Не будет лишним еще раз подчеркнуть, что эти и другие интеллектуалы XVIII в. не были националистами в современном политическом смысле слова, вне зависимости от того, в каком сообществе они жили и о каком размышляли. Некоторые, заменив христианство деизмом, просто изучали другие культуры как проявления красоты творения во всем его разнообразии, как сад, где каждая отдельная клумба заслуживает восхищения. Другие, настроенные несколько более практично, были движимы необходимостью понимания духа каждой нации, дабы освободиться от устаревших законов и создать справедливый социальный порядок. Одни, такие как Руссо, придерживались демократических или даже революционных взглядов, в то время как другие были склонны соглашаться почти с любым политическим режимом, если он не мешал культуре свободно развиваться. Сам Гердер известен своим высказыванием о том, что ничто не выглядит так смешно, как претензии отдельной нации на превосходство, не говоря уже о политическом господстве, которое не только не способствовало бы развитию культуры, но и создало бы «дикую мешанину пород и наций под одним скипетром». Подобная позиция была типичной для немецких интеллектуалов того времени. Еще в 1796 г. Шиллер, величайший немецкий драматург и поэт, мог написать, что немцам следует забыть о том, чтобы становиться нацией, и вместо этого воспитывать в себе людей[478].
Картина изменилась только после 1789 г., когда некоторые интеллектуалы пришли к власти и их размышления соединились с претензиями государства.
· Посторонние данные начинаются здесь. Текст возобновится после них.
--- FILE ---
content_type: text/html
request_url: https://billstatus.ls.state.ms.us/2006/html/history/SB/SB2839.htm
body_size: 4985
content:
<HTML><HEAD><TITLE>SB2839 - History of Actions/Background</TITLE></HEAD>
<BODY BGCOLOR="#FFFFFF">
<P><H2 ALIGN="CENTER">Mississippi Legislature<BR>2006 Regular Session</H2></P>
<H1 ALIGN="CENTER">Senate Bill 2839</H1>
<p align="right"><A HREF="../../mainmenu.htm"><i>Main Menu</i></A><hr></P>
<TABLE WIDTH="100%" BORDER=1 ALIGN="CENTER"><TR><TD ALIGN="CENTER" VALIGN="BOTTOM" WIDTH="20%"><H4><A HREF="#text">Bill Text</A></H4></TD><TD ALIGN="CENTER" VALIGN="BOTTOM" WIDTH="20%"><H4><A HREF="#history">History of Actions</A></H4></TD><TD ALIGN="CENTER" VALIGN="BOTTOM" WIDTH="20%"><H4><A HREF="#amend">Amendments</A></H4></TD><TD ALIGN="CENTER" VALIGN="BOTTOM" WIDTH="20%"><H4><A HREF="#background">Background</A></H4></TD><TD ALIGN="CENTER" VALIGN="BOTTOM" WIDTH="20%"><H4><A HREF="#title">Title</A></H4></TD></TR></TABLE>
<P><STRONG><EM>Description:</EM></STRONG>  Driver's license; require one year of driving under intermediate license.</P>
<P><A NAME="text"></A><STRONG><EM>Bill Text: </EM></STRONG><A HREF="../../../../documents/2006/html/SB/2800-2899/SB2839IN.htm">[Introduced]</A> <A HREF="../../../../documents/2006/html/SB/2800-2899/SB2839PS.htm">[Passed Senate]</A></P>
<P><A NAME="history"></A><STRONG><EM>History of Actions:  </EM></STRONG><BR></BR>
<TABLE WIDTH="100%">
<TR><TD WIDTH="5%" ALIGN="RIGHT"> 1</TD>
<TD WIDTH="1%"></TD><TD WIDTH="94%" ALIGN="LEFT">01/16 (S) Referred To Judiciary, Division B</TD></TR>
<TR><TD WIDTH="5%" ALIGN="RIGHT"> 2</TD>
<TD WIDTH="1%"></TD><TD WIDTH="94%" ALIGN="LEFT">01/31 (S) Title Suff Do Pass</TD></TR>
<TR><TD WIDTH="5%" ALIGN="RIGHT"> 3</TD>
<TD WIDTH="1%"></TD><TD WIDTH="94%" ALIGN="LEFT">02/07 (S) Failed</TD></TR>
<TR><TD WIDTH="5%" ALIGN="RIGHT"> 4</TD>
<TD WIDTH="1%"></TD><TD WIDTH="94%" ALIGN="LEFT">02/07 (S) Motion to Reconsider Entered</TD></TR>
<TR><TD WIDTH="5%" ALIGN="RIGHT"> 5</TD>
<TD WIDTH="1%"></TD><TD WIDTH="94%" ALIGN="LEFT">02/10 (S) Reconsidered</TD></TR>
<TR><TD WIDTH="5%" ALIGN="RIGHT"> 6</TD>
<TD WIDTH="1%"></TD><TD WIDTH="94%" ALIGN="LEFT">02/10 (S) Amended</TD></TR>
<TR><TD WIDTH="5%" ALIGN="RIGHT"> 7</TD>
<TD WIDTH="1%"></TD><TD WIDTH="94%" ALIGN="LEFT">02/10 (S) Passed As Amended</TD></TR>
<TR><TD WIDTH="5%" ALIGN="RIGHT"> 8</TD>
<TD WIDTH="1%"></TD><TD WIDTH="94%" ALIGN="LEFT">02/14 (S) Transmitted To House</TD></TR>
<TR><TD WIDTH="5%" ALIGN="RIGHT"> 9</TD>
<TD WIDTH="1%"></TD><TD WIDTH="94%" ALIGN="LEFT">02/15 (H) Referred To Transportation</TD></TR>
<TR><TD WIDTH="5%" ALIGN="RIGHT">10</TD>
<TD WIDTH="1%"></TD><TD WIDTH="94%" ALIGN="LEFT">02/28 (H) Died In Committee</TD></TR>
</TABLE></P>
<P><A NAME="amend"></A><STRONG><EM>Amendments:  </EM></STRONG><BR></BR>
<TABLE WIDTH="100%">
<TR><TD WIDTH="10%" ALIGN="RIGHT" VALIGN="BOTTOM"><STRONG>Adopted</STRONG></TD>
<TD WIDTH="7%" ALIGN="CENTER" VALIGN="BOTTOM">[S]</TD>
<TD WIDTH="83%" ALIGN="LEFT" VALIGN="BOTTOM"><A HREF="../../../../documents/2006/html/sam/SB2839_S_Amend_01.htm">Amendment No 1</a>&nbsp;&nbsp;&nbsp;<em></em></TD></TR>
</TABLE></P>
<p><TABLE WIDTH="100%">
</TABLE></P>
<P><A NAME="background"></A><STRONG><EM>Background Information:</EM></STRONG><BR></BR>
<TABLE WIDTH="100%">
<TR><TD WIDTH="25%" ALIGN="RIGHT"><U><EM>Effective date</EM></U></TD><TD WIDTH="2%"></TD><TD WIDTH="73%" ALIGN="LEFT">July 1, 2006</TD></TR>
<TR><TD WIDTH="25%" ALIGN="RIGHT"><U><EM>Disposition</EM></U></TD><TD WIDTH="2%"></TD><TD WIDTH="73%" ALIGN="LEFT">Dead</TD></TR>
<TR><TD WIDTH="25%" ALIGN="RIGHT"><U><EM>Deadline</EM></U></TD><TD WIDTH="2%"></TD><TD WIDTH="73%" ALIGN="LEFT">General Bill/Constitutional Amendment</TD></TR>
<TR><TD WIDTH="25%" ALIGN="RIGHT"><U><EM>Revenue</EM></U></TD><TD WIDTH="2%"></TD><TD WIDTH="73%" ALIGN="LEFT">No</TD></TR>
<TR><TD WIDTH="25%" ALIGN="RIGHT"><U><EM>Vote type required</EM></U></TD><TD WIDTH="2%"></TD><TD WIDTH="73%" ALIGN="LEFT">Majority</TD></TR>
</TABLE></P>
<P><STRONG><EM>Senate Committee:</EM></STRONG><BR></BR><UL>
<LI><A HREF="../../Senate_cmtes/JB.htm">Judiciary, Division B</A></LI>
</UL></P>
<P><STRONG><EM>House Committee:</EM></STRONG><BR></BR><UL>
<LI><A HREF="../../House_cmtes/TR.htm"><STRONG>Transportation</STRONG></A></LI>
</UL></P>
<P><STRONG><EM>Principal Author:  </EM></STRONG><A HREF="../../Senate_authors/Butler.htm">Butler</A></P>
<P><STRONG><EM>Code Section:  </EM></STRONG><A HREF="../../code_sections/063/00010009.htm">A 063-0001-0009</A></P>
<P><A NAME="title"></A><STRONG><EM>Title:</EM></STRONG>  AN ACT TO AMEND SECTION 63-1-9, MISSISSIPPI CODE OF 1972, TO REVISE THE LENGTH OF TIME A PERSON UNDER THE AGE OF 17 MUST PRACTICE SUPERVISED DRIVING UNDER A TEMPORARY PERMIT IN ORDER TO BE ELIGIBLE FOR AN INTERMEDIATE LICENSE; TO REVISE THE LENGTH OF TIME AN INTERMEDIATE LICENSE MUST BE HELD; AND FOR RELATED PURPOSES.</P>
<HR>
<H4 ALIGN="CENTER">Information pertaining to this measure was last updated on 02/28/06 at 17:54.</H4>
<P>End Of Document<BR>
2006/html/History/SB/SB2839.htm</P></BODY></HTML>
Выйдя за пределы кабинета ученого, национализм принял агрессивный, воинственный характер. Особенно отчетливо это проявилось в Германии, которая прежде славилась как страна «поэтов и мыслителей», где близкое знакомство с французскими штыками, правительством и мародерами вызывало яростную реакцию начиная с 1806 г. Так, например, победа Наполеона над Пруссией превратила философа Иоганна Готтлиба Фихте, ранее известного в качестве безобидного последователя Канта, в чрезвычайно влиятельного оратора, способного завести толпу демагогическими речами. В своих «Обращениях к германской нации» (1807–1808) Фихте возвел антифранцузские настроения почти на уровень религиозного принципа. Теперь даже обучать свою дочь французскому языку, считавшемуся международным языком Просвещения, означало делать из нее проститутку. Появление этой работы обозначило поворотный момент в истории, после нее немецкое национальное чувство, которому долгое время были свойственны космополитизм и склонность к пацифизму, приобрело агрессивный и шовинистический характер, сохранявшийся на протяжении большей части исторического периода вплоть до 1945 г.[479]